There also could be stronger combinations for UBS’ business, according to Pirker, particularly Canadian or European banks that want to expand in the U.S. like Royal Bank of Canada and HSBC. Wells Fargo instead could look to boost its technology platform with the acquisition of a company like E-Trade Financial Corp., he said.
While a Wells Fargo and UBS wealth management combination could be an “okay fit,” said Bing Waldert, a director at Cerulli Associates, it remains to be seen if UBS is at all interested in that kind of deal. UBS has very quietly been performing better than other broker dealers, Waldert said.
Both firms have traditional sales forces and similar businesses, Waldert said, which could lead to challenges in combining management teams. But Wells Fargo, drawing from the previous Wachovia Securities business, has a history of successfully completing acquisitions, he said.
“It’s outstanding as to whether the Wachovia and Wells Fargo merger is complete,” Waldert said. “Taking on another big merger when you’re still in the process of an existing merger would be challenging to say the least.”

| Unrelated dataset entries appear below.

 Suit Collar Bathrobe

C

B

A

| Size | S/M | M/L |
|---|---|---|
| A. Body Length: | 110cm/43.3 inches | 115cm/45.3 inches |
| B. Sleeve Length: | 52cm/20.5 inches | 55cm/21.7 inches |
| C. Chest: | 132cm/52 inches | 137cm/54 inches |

An important part of a combination between the firms would be gaining the trust of UBS’s force, said Mindy Diamond, president and chief executive of financial services recruiting firm Diamond Consultants, who has fielded calls from some “terrified” UBS advisors.
Many of those advisors joined UBS for its reputation for small, boutique offerings for the ultra high net worth set. The fear is that that could all change with a Wells Fargo transaction.
“Many of them would feel very, very skeptical and very unhappy being part of a 25,000 advisor firm,” Diamond said. “They like the Wells Fargo name, but I think the Wachovia piece, a lot of people feel, is a step down.”